Sudah Sampai Mana Proyek Pembangkit Listrik 35.000 MW Jokowi?

Sudah Sampai Mana Proyek Pembangkit Listrik 35.000 MW Jokowi?

Dewi Rachmat Kusuma - detikFinance
Jumat, 14 Agu 2015 18:39 WIB
Sudah Sampai Mana Proyek Pembangkit Listrik 35.000 MW Jokowi?
Ilustrasi (Foto: dok.detikFinance)
Jakarta - Pemerintahan Presiden Joko Widodo (Jokowi) mendorong terciptanya pembangkit listrik 35.000 MW untuk memenuhi kebutuhan listrik seluruh masyarakat Indonesia. Mega proyek tersebut ditargetkan rampung tahun 2019 mendatang. Bagaimana perkembangannya sekarang?

Direktur Pengadaan Strategis dan Energi Primer PLN Amin Subekti mengatakan, hingga saat ini pembangunan pembangkit listrik tersebut masih terus dilakukan. Menurutnya, sudah ada perkembangan yang cukup signifikan.

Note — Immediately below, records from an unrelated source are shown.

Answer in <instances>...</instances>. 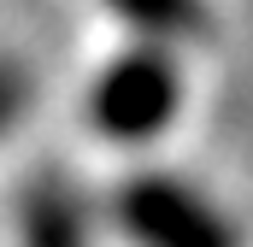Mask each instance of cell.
<instances>
[{
  "mask_svg": "<svg viewBox=\"0 0 253 247\" xmlns=\"http://www.w3.org/2000/svg\"><path fill=\"white\" fill-rule=\"evenodd\" d=\"M24 242L30 247H83V224L59 194H36L30 218H24Z\"/></svg>",
  "mask_w": 253,
  "mask_h": 247,
  "instance_id": "obj_4",
  "label": "cell"
},
{
  "mask_svg": "<svg viewBox=\"0 0 253 247\" xmlns=\"http://www.w3.org/2000/svg\"><path fill=\"white\" fill-rule=\"evenodd\" d=\"M106 6L147 36H194L200 30V0H106Z\"/></svg>",
  "mask_w": 253,
  "mask_h": 247,
  "instance_id": "obj_3",
  "label": "cell"
},
{
  "mask_svg": "<svg viewBox=\"0 0 253 247\" xmlns=\"http://www.w3.org/2000/svg\"><path fill=\"white\" fill-rule=\"evenodd\" d=\"M12 106H18V82H12V77L0 71V124L12 118Z\"/></svg>",
  "mask_w": 253,
  "mask_h": 247,
  "instance_id": "obj_5",
  "label": "cell"
},
{
  "mask_svg": "<svg viewBox=\"0 0 253 247\" xmlns=\"http://www.w3.org/2000/svg\"><path fill=\"white\" fill-rule=\"evenodd\" d=\"M118 218L141 247H236L230 224L171 177H135L118 200Z\"/></svg>",
  "mask_w": 253,
  "mask_h": 247,
  "instance_id": "obj_1",
  "label": "cell"
},
{
  "mask_svg": "<svg viewBox=\"0 0 253 247\" xmlns=\"http://www.w3.org/2000/svg\"><path fill=\"white\" fill-rule=\"evenodd\" d=\"M177 112V71L159 53H129L94 82V124L112 141H147Z\"/></svg>",
  "mask_w": 253,
  "mask_h": 247,
  "instance_id": "obj_2",
  "label": "cell"
}]
</instances>
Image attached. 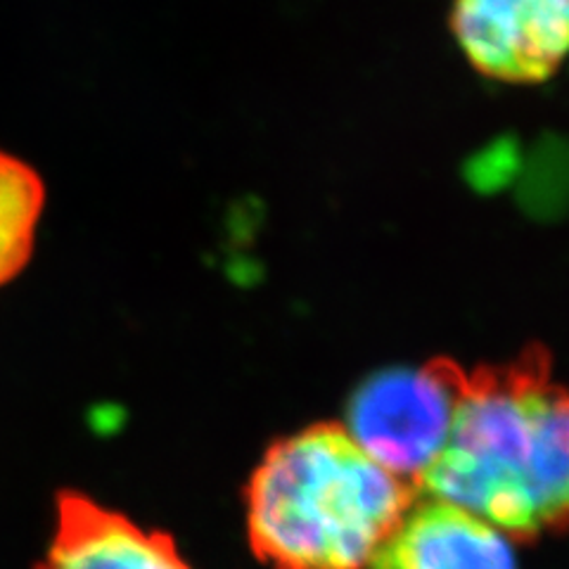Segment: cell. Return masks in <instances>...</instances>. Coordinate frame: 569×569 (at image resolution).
Wrapping results in <instances>:
<instances>
[{
	"instance_id": "cell-1",
	"label": "cell",
	"mask_w": 569,
	"mask_h": 569,
	"mask_svg": "<svg viewBox=\"0 0 569 569\" xmlns=\"http://www.w3.org/2000/svg\"><path fill=\"white\" fill-rule=\"evenodd\" d=\"M418 485L508 539L569 529V385L541 347L462 368L451 437Z\"/></svg>"
},
{
	"instance_id": "cell-7",
	"label": "cell",
	"mask_w": 569,
	"mask_h": 569,
	"mask_svg": "<svg viewBox=\"0 0 569 569\" xmlns=\"http://www.w3.org/2000/svg\"><path fill=\"white\" fill-rule=\"evenodd\" d=\"M43 188L20 159L0 152V284L22 271L33 249Z\"/></svg>"
},
{
	"instance_id": "cell-4",
	"label": "cell",
	"mask_w": 569,
	"mask_h": 569,
	"mask_svg": "<svg viewBox=\"0 0 569 569\" xmlns=\"http://www.w3.org/2000/svg\"><path fill=\"white\" fill-rule=\"evenodd\" d=\"M451 31L487 79L531 86L569 58V0H451Z\"/></svg>"
},
{
	"instance_id": "cell-2",
	"label": "cell",
	"mask_w": 569,
	"mask_h": 569,
	"mask_svg": "<svg viewBox=\"0 0 569 569\" xmlns=\"http://www.w3.org/2000/svg\"><path fill=\"white\" fill-rule=\"evenodd\" d=\"M411 493L347 427L318 422L276 441L249 479V546L271 569H368Z\"/></svg>"
},
{
	"instance_id": "cell-3",
	"label": "cell",
	"mask_w": 569,
	"mask_h": 569,
	"mask_svg": "<svg viewBox=\"0 0 569 569\" xmlns=\"http://www.w3.org/2000/svg\"><path fill=\"white\" fill-rule=\"evenodd\" d=\"M462 366L435 359L420 368H385L349 399L347 432L385 470L418 482L451 437Z\"/></svg>"
},
{
	"instance_id": "cell-6",
	"label": "cell",
	"mask_w": 569,
	"mask_h": 569,
	"mask_svg": "<svg viewBox=\"0 0 569 569\" xmlns=\"http://www.w3.org/2000/svg\"><path fill=\"white\" fill-rule=\"evenodd\" d=\"M372 569H518L512 546L477 515L430 498L406 510Z\"/></svg>"
},
{
	"instance_id": "cell-5",
	"label": "cell",
	"mask_w": 569,
	"mask_h": 569,
	"mask_svg": "<svg viewBox=\"0 0 569 569\" xmlns=\"http://www.w3.org/2000/svg\"><path fill=\"white\" fill-rule=\"evenodd\" d=\"M39 569H192L169 533L142 529L83 493L58 496L56 533Z\"/></svg>"
}]
</instances>
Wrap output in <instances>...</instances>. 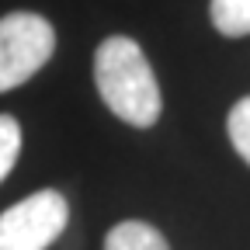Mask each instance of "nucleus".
Wrapping results in <instances>:
<instances>
[{"label": "nucleus", "instance_id": "1", "mask_svg": "<svg viewBox=\"0 0 250 250\" xmlns=\"http://www.w3.org/2000/svg\"><path fill=\"white\" fill-rule=\"evenodd\" d=\"M94 83L115 118L132 129H153L164 115V94L143 45L129 35H108L94 52Z\"/></svg>", "mask_w": 250, "mask_h": 250}, {"label": "nucleus", "instance_id": "5", "mask_svg": "<svg viewBox=\"0 0 250 250\" xmlns=\"http://www.w3.org/2000/svg\"><path fill=\"white\" fill-rule=\"evenodd\" d=\"M212 24L226 39H243L250 35V0H212L208 4Z\"/></svg>", "mask_w": 250, "mask_h": 250}, {"label": "nucleus", "instance_id": "4", "mask_svg": "<svg viewBox=\"0 0 250 250\" xmlns=\"http://www.w3.org/2000/svg\"><path fill=\"white\" fill-rule=\"evenodd\" d=\"M104 250H170V243L156 226L143 223V219H125L108 229Z\"/></svg>", "mask_w": 250, "mask_h": 250}, {"label": "nucleus", "instance_id": "2", "mask_svg": "<svg viewBox=\"0 0 250 250\" xmlns=\"http://www.w3.org/2000/svg\"><path fill=\"white\" fill-rule=\"evenodd\" d=\"M56 52V28L31 11L0 18V94L31 80Z\"/></svg>", "mask_w": 250, "mask_h": 250}, {"label": "nucleus", "instance_id": "3", "mask_svg": "<svg viewBox=\"0 0 250 250\" xmlns=\"http://www.w3.org/2000/svg\"><path fill=\"white\" fill-rule=\"evenodd\" d=\"M70 223V202L56 188L21 198L0 215V250H49Z\"/></svg>", "mask_w": 250, "mask_h": 250}, {"label": "nucleus", "instance_id": "6", "mask_svg": "<svg viewBox=\"0 0 250 250\" xmlns=\"http://www.w3.org/2000/svg\"><path fill=\"white\" fill-rule=\"evenodd\" d=\"M226 132H229V143L233 149L250 164V98H240L233 108H229V118H226Z\"/></svg>", "mask_w": 250, "mask_h": 250}, {"label": "nucleus", "instance_id": "7", "mask_svg": "<svg viewBox=\"0 0 250 250\" xmlns=\"http://www.w3.org/2000/svg\"><path fill=\"white\" fill-rule=\"evenodd\" d=\"M21 156V125L14 115H0V181H4Z\"/></svg>", "mask_w": 250, "mask_h": 250}]
</instances>
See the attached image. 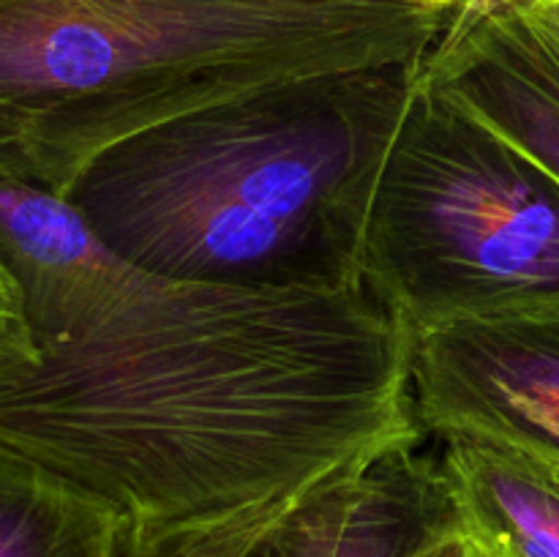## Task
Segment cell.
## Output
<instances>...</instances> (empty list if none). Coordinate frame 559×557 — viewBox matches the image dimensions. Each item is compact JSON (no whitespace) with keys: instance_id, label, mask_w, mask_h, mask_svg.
<instances>
[{"instance_id":"8","label":"cell","mask_w":559,"mask_h":557,"mask_svg":"<svg viewBox=\"0 0 559 557\" xmlns=\"http://www.w3.org/2000/svg\"><path fill=\"white\" fill-rule=\"evenodd\" d=\"M464 528L506 557H559V451L524 442L437 437Z\"/></svg>"},{"instance_id":"4","label":"cell","mask_w":559,"mask_h":557,"mask_svg":"<svg viewBox=\"0 0 559 557\" xmlns=\"http://www.w3.org/2000/svg\"><path fill=\"white\" fill-rule=\"evenodd\" d=\"M355 273L413 336L559 309V180L415 74Z\"/></svg>"},{"instance_id":"3","label":"cell","mask_w":559,"mask_h":557,"mask_svg":"<svg viewBox=\"0 0 559 557\" xmlns=\"http://www.w3.org/2000/svg\"><path fill=\"white\" fill-rule=\"evenodd\" d=\"M404 0H0V178L69 197L102 153L233 98L420 58Z\"/></svg>"},{"instance_id":"11","label":"cell","mask_w":559,"mask_h":557,"mask_svg":"<svg viewBox=\"0 0 559 557\" xmlns=\"http://www.w3.org/2000/svg\"><path fill=\"white\" fill-rule=\"evenodd\" d=\"M293 511L295 508L260 511L222 524H211V528L178 530V533L162 535H140L131 530V544L126 557H246Z\"/></svg>"},{"instance_id":"14","label":"cell","mask_w":559,"mask_h":557,"mask_svg":"<svg viewBox=\"0 0 559 557\" xmlns=\"http://www.w3.org/2000/svg\"><path fill=\"white\" fill-rule=\"evenodd\" d=\"M431 557H506V555L497 552L491 544H486V541L480 538V535H475L469 528H464V522L459 519L456 528L440 541V546H437Z\"/></svg>"},{"instance_id":"16","label":"cell","mask_w":559,"mask_h":557,"mask_svg":"<svg viewBox=\"0 0 559 557\" xmlns=\"http://www.w3.org/2000/svg\"><path fill=\"white\" fill-rule=\"evenodd\" d=\"M404 3H431V0H404Z\"/></svg>"},{"instance_id":"7","label":"cell","mask_w":559,"mask_h":557,"mask_svg":"<svg viewBox=\"0 0 559 557\" xmlns=\"http://www.w3.org/2000/svg\"><path fill=\"white\" fill-rule=\"evenodd\" d=\"M0 262L20 289L38 349L87 331L147 276L109 249L71 197L5 178Z\"/></svg>"},{"instance_id":"9","label":"cell","mask_w":559,"mask_h":557,"mask_svg":"<svg viewBox=\"0 0 559 557\" xmlns=\"http://www.w3.org/2000/svg\"><path fill=\"white\" fill-rule=\"evenodd\" d=\"M456 524L437 453L402 448L347 484L331 557H431Z\"/></svg>"},{"instance_id":"6","label":"cell","mask_w":559,"mask_h":557,"mask_svg":"<svg viewBox=\"0 0 559 557\" xmlns=\"http://www.w3.org/2000/svg\"><path fill=\"white\" fill-rule=\"evenodd\" d=\"M418 74L559 180V0L453 5Z\"/></svg>"},{"instance_id":"13","label":"cell","mask_w":559,"mask_h":557,"mask_svg":"<svg viewBox=\"0 0 559 557\" xmlns=\"http://www.w3.org/2000/svg\"><path fill=\"white\" fill-rule=\"evenodd\" d=\"M36 355L38 347L27 325L20 289L0 262V366L33 360Z\"/></svg>"},{"instance_id":"5","label":"cell","mask_w":559,"mask_h":557,"mask_svg":"<svg viewBox=\"0 0 559 557\" xmlns=\"http://www.w3.org/2000/svg\"><path fill=\"white\" fill-rule=\"evenodd\" d=\"M413 339L426 435L559 451V309L451 322Z\"/></svg>"},{"instance_id":"1","label":"cell","mask_w":559,"mask_h":557,"mask_svg":"<svg viewBox=\"0 0 559 557\" xmlns=\"http://www.w3.org/2000/svg\"><path fill=\"white\" fill-rule=\"evenodd\" d=\"M413 347L360 282L145 276L87 331L0 366V442L140 535L298 508L424 446Z\"/></svg>"},{"instance_id":"2","label":"cell","mask_w":559,"mask_h":557,"mask_svg":"<svg viewBox=\"0 0 559 557\" xmlns=\"http://www.w3.org/2000/svg\"><path fill=\"white\" fill-rule=\"evenodd\" d=\"M418 60L282 82L109 147L71 202L147 276L358 282L355 249Z\"/></svg>"},{"instance_id":"10","label":"cell","mask_w":559,"mask_h":557,"mask_svg":"<svg viewBox=\"0 0 559 557\" xmlns=\"http://www.w3.org/2000/svg\"><path fill=\"white\" fill-rule=\"evenodd\" d=\"M131 524L0 442V557H126Z\"/></svg>"},{"instance_id":"12","label":"cell","mask_w":559,"mask_h":557,"mask_svg":"<svg viewBox=\"0 0 559 557\" xmlns=\"http://www.w3.org/2000/svg\"><path fill=\"white\" fill-rule=\"evenodd\" d=\"M353 478L320 491L309 502L295 508L246 557H331L338 522H342L344 495Z\"/></svg>"},{"instance_id":"15","label":"cell","mask_w":559,"mask_h":557,"mask_svg":"<svg viewBox=\"0 0 559 557\" xmlns=\"http://www.w3.org/2000/svg\"><path fill=\"white\" fill-rule=\"evenodd\" d=\"M459 3H467V0H431V5H437V9H442V11L453 9V5H459Z\"/></svg>"}]
</instances>
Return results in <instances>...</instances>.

"Kan sudah ada beberapa yang ditandatangan ya. Ada perkembangan yang cukup signifikan," katanya saat ditemui di Kantor Pusat PLN, Jakarta, Jumat (14/8/2015).

SCROLL TO CONTINUE WITH CONTENT

Amin menyebutkan, beberapa progres yang tengah dilakukan misalnya Pembangkit Listrik Tenaga Gas dan Uap (PLTGU) 450 MW di Grati, Pasuruan, Jawa Timur, pembangkit listrik 450 MW di Yogyakarta, Pembangkit Listrik Tenaga Bayu (PLTB) 50 MW di Yogyakarta yang dalam waktu dekat ditandatangani.

"Kita akan tanda tangan beberapa PPA juga misalnya nerusin renewable, minggu depan akan ada Indonesia EBTKE Connect, itu di situ kita akan tanda tangan satu PLTB lagi 70 MW dan 1 PLTA 3x13 MW dan ada beberapa PLTS kecil-kecil untuk menjangkau Indonesia timur," sebut dia.

Melalui berbagai proyek tersebut, Amin menargetkan bisa menyelesaikan pembangkit listrik hingga 10.000 MW.

"Konsisten 10.000 MW, kita yakin sampai akhir tahun," katanya.

Lebih jauh Amin mengatakan, pembangunan proyek pembangkit listrik tersebut untuk memenuhi kebutuhan listrik seluruh masyarakat Indonesia.

"Itu dibangun untuk melayani seluruh segmen pelanggannya PLN, residensial, komersial, bisnis, perkantoran, dan industri, itu semua," terangnya.

Amin optimistis jika mega proyek pembangkit listrik 35.000 MW tersebut akan bisa direalisasikan sesuai target.

Menurutnya, target tersebut merupakan angka yang realistis.

"Kita nih pelaksana ya, apa yang diperintah pemerintah 35.000 MW ya kita lakukan gitu. Namanya infrastruktur itu kan selalu lebih dulu dari konsumsi, waktu kita bikin jalan tol Jakarta-Cikampek nggak pernah bayangin Jakarta-Cikampek akan macet loh sama dengan bikin jalan tol Jagorawi juga nggak menyangka begitu. Listrik juga begitu, sekarang memang situasi temporer begitu tapi kalau kita melihat ke depan rasanya konsumsi kita akan jauh lebih besar, longterm, jadi memang harus," jelas dia.